Assuming the world economy continues the way it is going, the path of the corporate ladder is much riskier than starting something on your own. If you start something on your own and fail, you can always return to a large corporation, probably with improved skills.
The safer investment is to train yourself with the ability to invent and be independent.
The leverage counterargument: corporate infrastructure empowers me
Innovations made by internal employees
Google, Amazon, and Facebook retain their best employees by giving them freedom to invent. The employees who built AWS, or the Like button, or the HoloLens escaped their commodity status by building something that differentiated them so much as to become a lynchpin within the company.
Inventing from within a large organization is the perfect strategy for someone who is stuck at a company on an H1-B, or who is working off student load debt, or who has a family situation that prevents them from quitting their job.
If you aren’t restricted by immigration constraints or financial constraints, you have much more to gain by building something on your own outside of a company. It raises the stakes and forces you to overcome your fears.
When you invent a product on your own, the best case scenario is quite appealing. You get to capture 100% of the product’s value and you maintain complete creative control. Neither of these are guaranteed when inventing at a big company.
The mentorship counterargument: a corporation is a great place to learn
Corporations can be a great place to learn how to do highly structured work. You are assigned tasks, you learn how to use tools like git, you learn how to sit through meetings and talk to co-workers.
Reviewing code from other co-workers can be educational, and teach you how to improve the efficiency and readability of your own code. The corporation will impose reasonably high standards on your work.
The problem with “mentorship” at a big corporation is that it brainwashes you in the same ways that it has brainwashed the people who will be your mentors.
As an inexperienced employee, your work is likely to be centered around software maintenance. The company will pitch it to you as fresh and exciting because they see you as naive. But you won’t be building a new product where you have creative control and true responsibility.

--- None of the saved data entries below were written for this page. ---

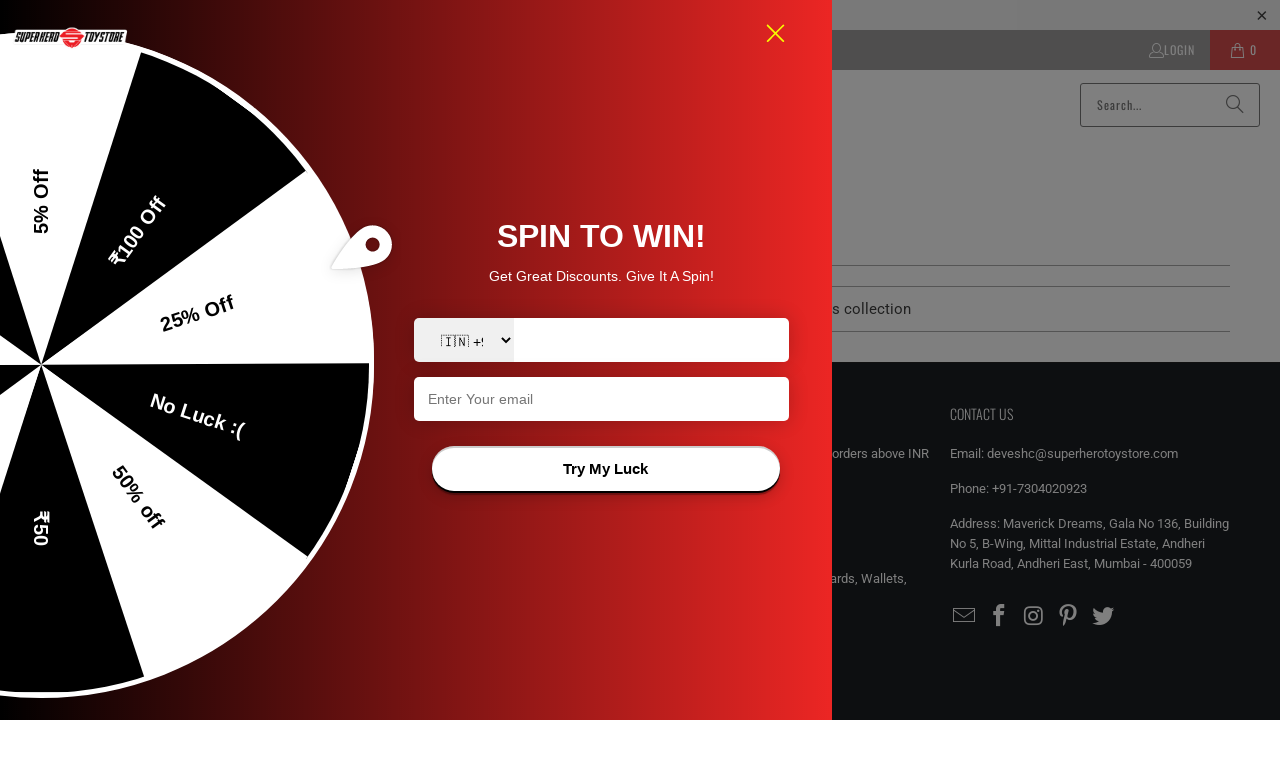

--- FILE ---
content_type: text/css
request_url: https://cdn-spurit.com/shopify-apps/loyaltypoints/store/d999f8f273088de913cb01b806f233d8.css?1749634361
body_size: -246
content:
/* Bar */
.slp-bar {
    padding: 10px;
    border: 1px solid #EBE4E4;
    border-radius: 1px;
    background: #F9FAFB;
}
.slp-bar .slp-bar-text {
    margin: 10px;
    color: #666666;
    font: normal normal 16px/20px sans-serif;
    text-decoration:none;
}
.slp-bar .slp-bar-button {
    padding:10px;
    color:#fff;
    font:normal normal 16px/20px sans-serif;
    text-decoration: none;
    border: 1px solid #5267FF;
    border-radius:5px;
    background: #5267FF;
}

/* Badge */
.slp-badge {
    border: 0px solid #C20000;
    border-radius: 0px;
    background: #FF5722;
}
.slp-badge .slp-badge-balance {
    padding: 7px;
    color: #FFFFFF;
    font:  12px/19px sans-serif;
    text-decoration: none;
    background: #d34113;
}
.slp-badge .slp-badge-title {
    padding:7px;
    color: #FFFFFF;
    font:  15px/20px sans-serif;
    text-decoration: none;
}

/* Popup */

The hardest part of building a new product is deciding that you are going to build a new product, and following through with that decision. Corporate mentorship is not going to focus on this.
If your long-term goal is to build new products, avoid the farce of corporate mentorship. If your goal is a career of software maintenance, then commence the brainwashing.

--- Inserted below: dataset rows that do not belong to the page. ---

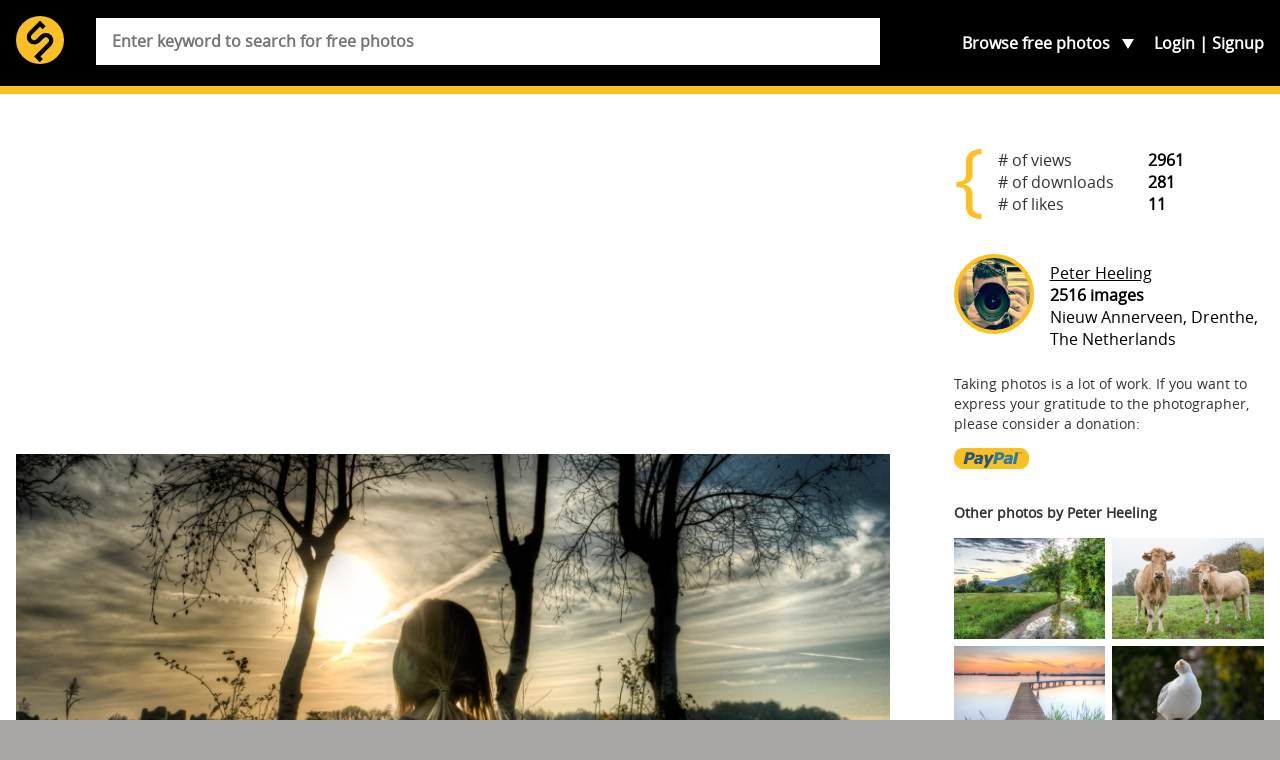

--- FILE ---
content_type: text/html; charset=utf-8
request_url: https://www.google.com/recaptcha/api2/aframe
body_size: 269
content:
<!DOCTYPE HTML><html><head><meta http-equiv="content-type" content="text/html; charset=UTF-8"></head><body><script nonce="mEXOz4BPdrbBysK5vx7UPQ">/** Anti-fraud and anti-abuse applications only. See google.com/recaptcha */ try{var clients={'sodar':'https://pagead2.googlesyndication.com/pagead/sodar?'};window.addEventListener("message",function(a){try{if(a.source===window.parent){var b=JSON.parse(a.data);var c=clients[b['id']];if(c){var d=document.createElement('img');d.src=c+b['params']+'&rc='+(localStorage.getItem("rc::a")?sessionStorage.getItem("rc::b"):"");window.document.body.appendChild(d);sessionStorage.setItem("rc::e",parseInt(sessionStorage.getItem("rc::e")||0)+1);localStorage.setItem("rc::h",'1769911031774');}}}catch(b){}});window.parent.postMessage("_grecaptcha_ready", "*");}catch(b){}</script></body></html>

Building new software is the perfect activity for someone who likes art, science, business, or adrenaline.
Other activities that provide a similar emotional high include drugs, video games, sex, gambling, browsing Facebook, writing music, painting a picture, international diplomacy, raising children, and skydiving.
Humans get habituated to most of these activities and have to constantly raise the stakes. We need to gamble for more money. We need more intense drugs and more immersive video games.

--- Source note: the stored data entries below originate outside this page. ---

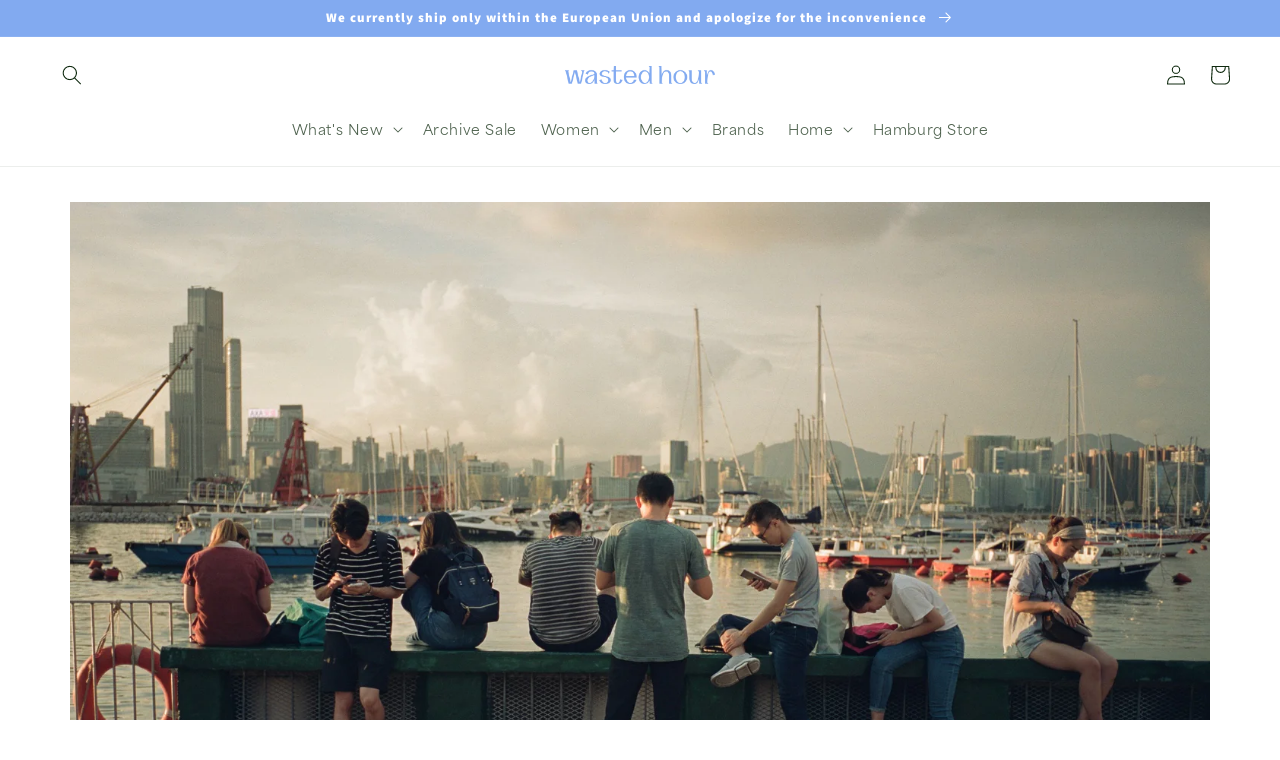

--- FILE ---
content_type: application/javascript; charset=utf-8
request_url: https://cs.complianz.io/cookie-solution/confs/js/72910599.js
body_size: -178
content:
_cmplc.csRC = { consApiKey: 'OXGOyC9ZG0UwUw0TZxIoICLKyOT5IVpu', brand: 'Complianz', publicId: '346b05cf-eba4-406d-afc2-29d1ba8564e5', floatingGroup: false };
_cmplc.csEnabled = true;
_cmplc.csPurposes = [4,1,5,3,2];
_cmplc.cpUpd = 1765983897;
_cmplc.csFeatures = {"geolocation_setting":true,"compliance_solution_white_labeling":1,"rejection_recovery":false,"full_customization":true,"multiple_languages":true,"mobile_app_integration":false};
_cmplc.csT = null;
_cmplc.googleConsentModeV2 = true;
_cmplc.totalNumberOfProviders = 13;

When we build software companies, the stakes automatically get raised over time. As users grow, our financial swings get bigger. Users who love the products we build give us praise that is more meaningful than the Likes and comments on Facebook. And the intellectual challenge is constantly morphing and presenting new problems to solve.
Inventing new software is sustainable, rewarding, and fun. It is an adventure!
Many engineers work a job where they feel like a replaceable commodity. They spend several hours a day pondering their existence and doubting their self-worth. Escape this trap — build something!